Impact of various confounding factors on the hazard ratio for childhood cancer per 0.1-V/m increase in exposure to radio-frequency electromagnetic fields in time-to-event analysis, Switzerland, 2000–2008. Potential confounding factors were added to the full model one at a time. The basic model adjusted for age and sex. The full model additionally adjusted for environmental γ radiation, benzene exposure, distance to the nearest high-voltage power line, and degree of urbanization. The relevance of additional potential confounding factors was tested by including one confounder at a time in the model. Linear adjustment was used for birth order (within each household), radiation, benzene, particulate matter with an aerodynamic diameter less than 10 μm, and nitrogen dioxide. Categorical adjustment was used for distance to highways (<40 m, 40–<100 m, 100–400 m, or >400 m), distance to class 1 roads (<20 m, 20–<50 m, 50–200 m, or >200 m), distance to high-voltage railway lines (<50 m, 50–<200 m, 200–600 m, or >600 m), exposure to agricultural pesticides (<50 m, 50–<100 m, 100–200 m, or >200 m to orchards; <100 m, 100–<250 m, 250–500 m, or >500 m to vineyards; <750 m, 750–<1,500 m, 1,500–3,000 m, or >3,000 m to golf courses), distance to the nearest pediatric medical center (<5 km, 5–<15 km, 15–30 km, or >30 km), domestic radon exposure (50th (77.7 Bq/m and 90th (139.9 Bq/m percentiles), parental socioeconomic status (low, medium, high, or no information), and parental job position (low, medium, high, unemployed/retired/housewife/volunteer work, or no information). Bars, 95% confidence intervals (CIs).

Task brief: Carry on the caption about confounding factors in childhood cancer risk from radio-frequency fields, picking up after its final sentence. The lines that come next are separate material and have no connection to the caption on childhood cancer.

Information supplied:
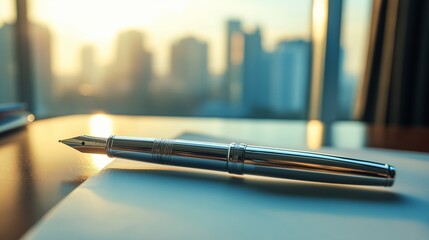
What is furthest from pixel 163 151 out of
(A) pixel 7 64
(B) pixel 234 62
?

Response for this exercise:
The incidence density cohort analysis accumulated 30.2 million person-years at risk and comprised 4,246 cancer cases, including 971 cases from the time-to-event analyses with geocoded addresses at the time of diagnosis. Results for the whole study period and for period-stratified analyses are shown in Table 2. Again leukemia tended to be negatively associated with predicted RF-EMFs. There was no indication of association between CNS tumor risk and predicted RF-EMF exposure from all transmitters. However, analyses restricted to the period up to 1995 yielded borderline-significant increased incidence rate ratios for all cancers in the high exposure category (incidence rate ratio = 1.23, 95% CI: 0.98, 1.55). For the period after 1995, the corresponding incidence rate ratio was significantly decreased (incidence rate ratio = 0.69, 95% CI: 0.54, 0.87). Stratifying the analyses for leukemia into different age groups that might represent different etiologies did not indicate effect modification by age (Table 3).

The results were similar when we restricted the analyses to VHF and UHF transmitters (see Web Tables 1 and 2, available at http://aje.oxfordjournals.org/). For short- and medium-wave transmitters, hazard ratios in the time-to-event analysis tended to be somewhat higher but not statistically significant, based on few cases, and without indications of a linear exposure-response association.